▶ EXERCISE AIM
Extend the article on Christians in the military, which appears below ahead of the data, starting after its last sentence.

▶ TEXT SECTION
- Opening Delimiter -

= Christians in the military =

Christians have been present in the military since after the death of Jesus, Marinus of Caesarea, Julius the Veteran, and other military saints were Christians who were soldiers.

Other Christians, such as Maximilian of Tebessa, were conscientious objectors, believing that the Bible supported Christian pacifism.

==Early Christianity==

In the first centuries after the time of Jesus, some soldiers decided to follow Christianity, but few Christians decided to join the military voluntarily. In the second century, Celsus accused Christians of shirking their civic duty by refusing to serve in the army; Origen, a Christian scholar, agreed with this accusation, but suggested that Christians serve their communities in different ways. The main reason for this was that Christianity was seen as a religion of love and peace; therefore war and killing was seen as being in opposition to a Christian life. However, other aspects of army life, such as arresting Christians and taking part in mandatory pagan practices and sacrifices, would also have been at odds with Christianity. Origen believed in the idea of a "just war", but also believed that Christians could not be part of military warfare.

In the third century Tertullian asked if it was possible for a Christian to "ask a watchword from the emperor who has already received one from God", as well as noting that Jesus had taught that "he who lives by the sword shall die by the sword"; however he did believe that Christians should be loyal citizens and pray for their emperor.

In 212, the Constitutio Antoniniana was issued by the Roman emperor Caracalla. This stated that all free men in the empire were to be given full Roman citizenship. This, combined with the later conversion of Constantine, brought a halt to religious persecution of Christians and after some time, some Christians began to look at the military as a possible career. It has been suggested that this would later underpin the enforcement of uniform religious belief.

Under the Emperor Diocletian, attempts were made to purge Christians from the army in 299. However, the Roman army continued to include many Christians, and the presence of large numbers of Christians in his army may have been a factor in the conversion of Constantine I to Christianity.

- Closing Delimiter -

Stored records

- Opening Delimiter -

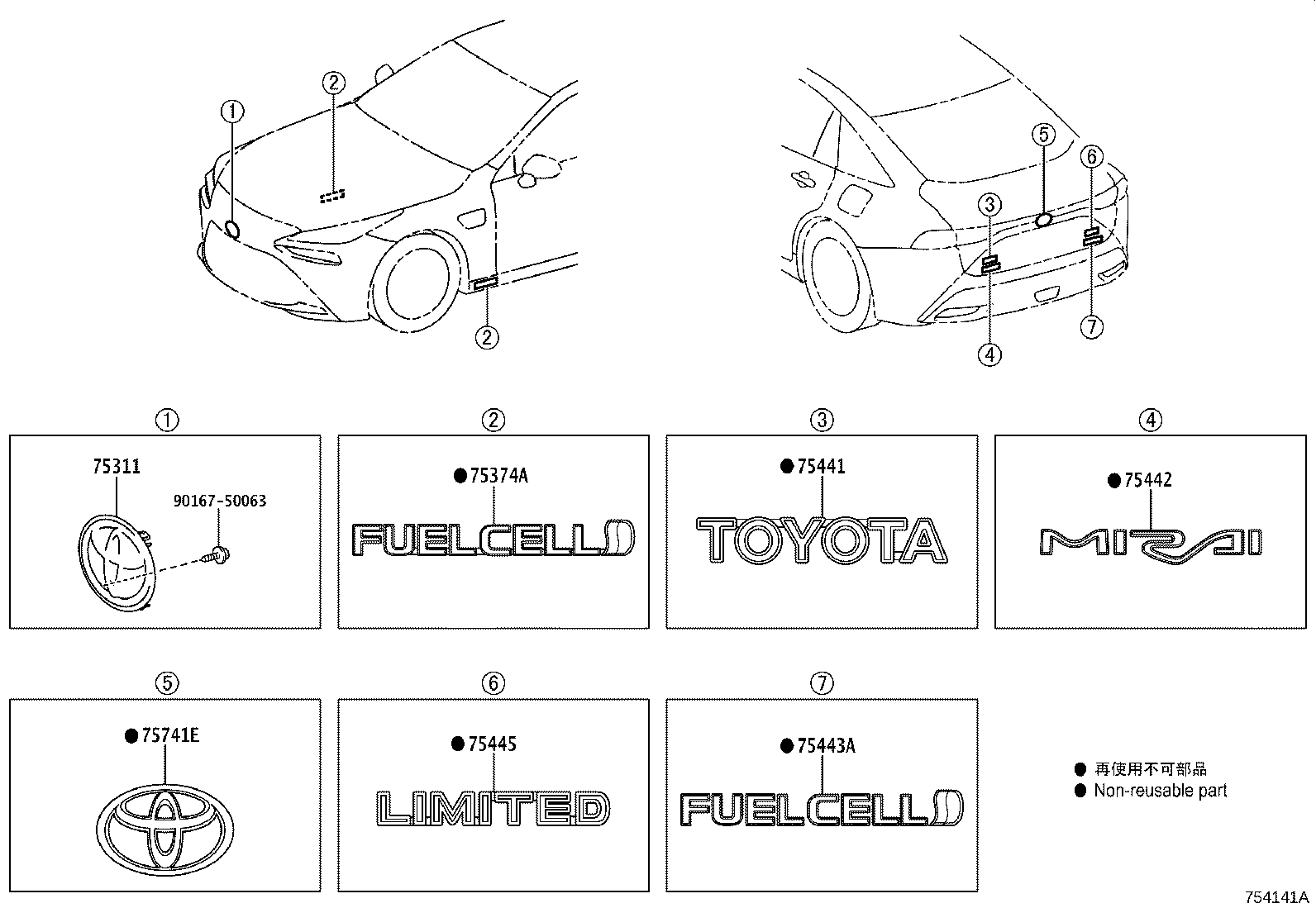 ①
②
②
③
④
⑤
⑥
⑦

①
75311
90167-50063

②
●75374A
FUELCELL

③
●75441
TOYOTA

④
●75442
MIRAI

⑤
●75741E

⑥
●75445
LIMITED

⑦
●75443A
FUELCELL

● 再使用不可部品
● Non-reusable part

754141A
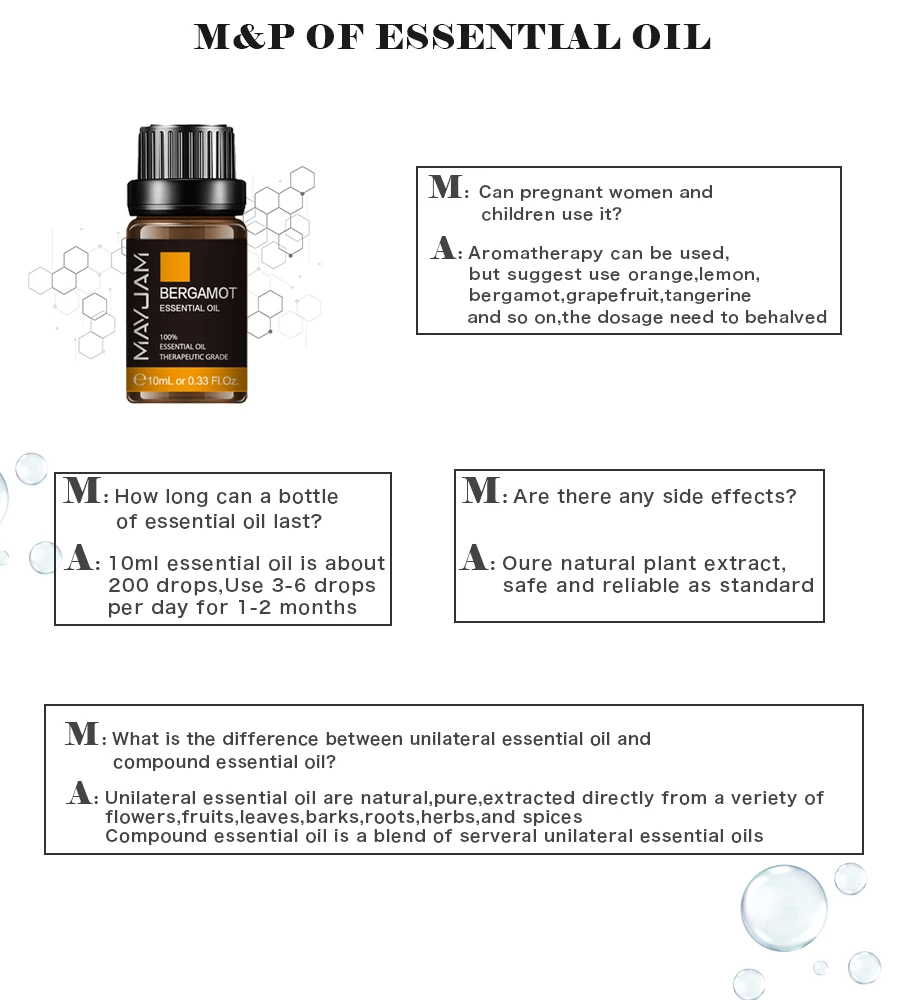 M&P OF ESSENTIAL OIL

MAYJAM
BERGAMOT
ESSENTIAL OIL
100%
ESSENTIAL OIL
THERAPEUTIC GRADE
10mL or 0.33 Fl.Oz.

M: Can pregnant women and children use it?

A: Aromatherapy can be used, but suggest use orange,lemon, bergamot,grapefruit,tangerine and so on,the dosage need to behalved

M: How long can a bottle of essential oil last?

A: 10ml essential oil is about 200 drops,Use 3-6 drops per day for 1-2 months

M: Are there any side effects?

A: Oure natural plant extract, safe and reliable as standard

M: What is the difference between unilateral essential oil and compound essential oil?

A: Unilateral essential oil are natural,pure,extracted directly from a veriety of flowers,fruits,leaves,barks,roots,herbs,and spices
Compound essential oil is a blend of serveral unilateral essential oils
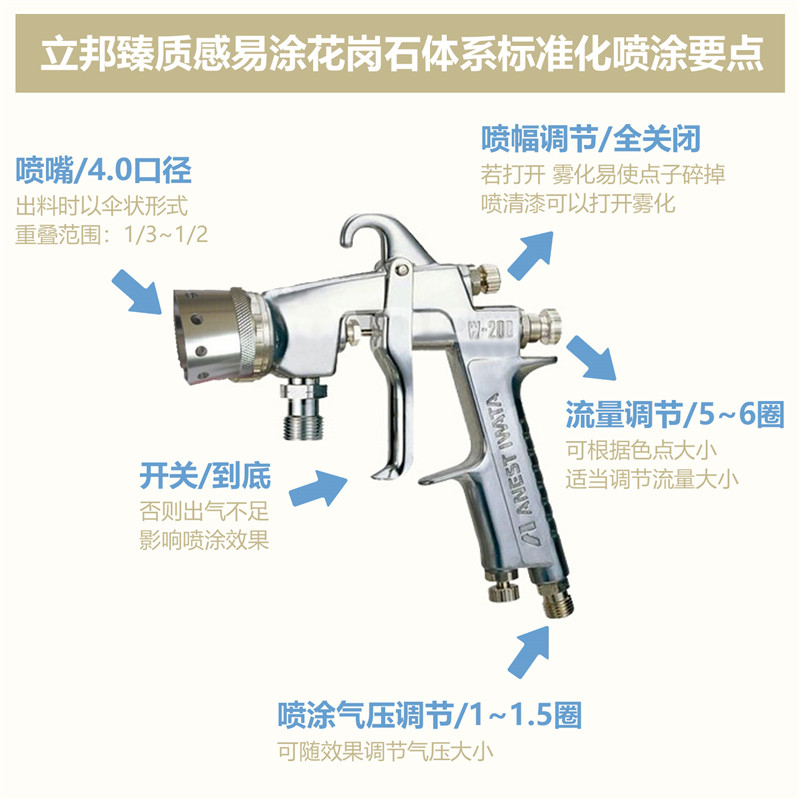 立邦臻质感易涂花岗石体系标准化喷涂要点

喷嘴/4.0口径
出料时以伞状形式
重叠范围：1/3~1/2

喷幅调节/全关闭
若打开 雾化易使点子碎掉
喷清漆可以打开雾化

W-200

ANEST IWATA

流量调节/5~6圈
可根据色点大小
适当调节流量大小

开关/到底
否则出气不足
影响喷涂效果

喷涂气压调节/1~1.5圈
可随效果调节气压大小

- Closing Delimiter -

▶ ANSWER BOX
==Christianity and the "Just War"==
After Constantine's conversion to Christianity, theologians began to look at war and the military in detail. In the fifth century, Saint Augustine took Romans 13:4 as a basis for each Christian to decide for themselves if they wished to join an army. He also noted that "No war is undertaken by a good state except on behalf of good faith or for safety"

The Orthodox Church took the view that it was better to change the soul of the enemy rather than to kill them; however, they also saw an obligation to defend against a threat, and as such saw war as a lesser, necessary evil.

In the 13th century, Thomas Aquinas set out the criteria for a just war in the Summa Theologica. His ideas, based on Christian mercy, influenced rulers and military for several centuries.

==Holy war==

Over the next few centuries, Christians had less reservations about joining an army, especially for a 'holy war'. In particular, the Crusades were initiated as a necessary war to reclaim the Holy Land against the enemies of God and were supported by Pope Urban II, who offered religious rewards of forgiveness of sins and glory in heaven to those who joined the conflict. The armed Order of the Knights Templar was a set up during this time.

==The Reformation==
When large groups of Christians broke away from the Roman Catholic church in the 16th century, many of them followed theologians such as John Calvin and Zwingli. Calvin's beliefs included the Just War tradition and the idea that war was justified as a means of preserving the peace. Zwingli was originally a chaplain in the Swiss Mercenary Army and his experiences there led to him championing the case against mercenaries. However, he did support the use of the military in 'holy war' to forcibly convert others to his own denomination of Christianity and he died in battle.

From the start of the Reformation some groups, particularly Anabaptists, took the position of pacificism and refused to be part of politics or the military; with followers being executed for this belief.

== Conscientious objectors==

In 1575 Mennonite Christians in the Netherlands whose consciences would not allow them to join the military were exempted from military service if they paid a sum of money to the king.

In England, the Militia Act was created in 1757. Militia members were selected by ballot, but Quakers were allowed to pay £10 (approximately £2300 in 2023) to nominate a substitute to take their place. A number of Quakers objected to both these options and were imprisoned; this continued for several decades. In the lead-up to WWI, the Quakers' Yearly Meeting stated "We must continue to offer strenuous opposition to the establishment in any part of the British Empire of a system of compulsory military training.": however, after the war began, about 30% of members enlisted. There were several conscientious objects among the Quakers, including seven who died in England during the war. During the war a No-Conscription Fellowship was set up and by 1916, there was a British conscience clause which allowed conscientious objectors to argue for their non-conscription in front of a tribunal.

In the US, out of 2,100 people who objected to joining the war due to religious reasons, 1890 of them agreed to take on non-combative work, mainly in factories and farms. Figures such as Ben Salmon inspired other Christians to take part in anti-war efforts.

The presence of Christians on both sides led to the unofficial Christmas truces of World War I, commemorated in the film Joyeux Noël.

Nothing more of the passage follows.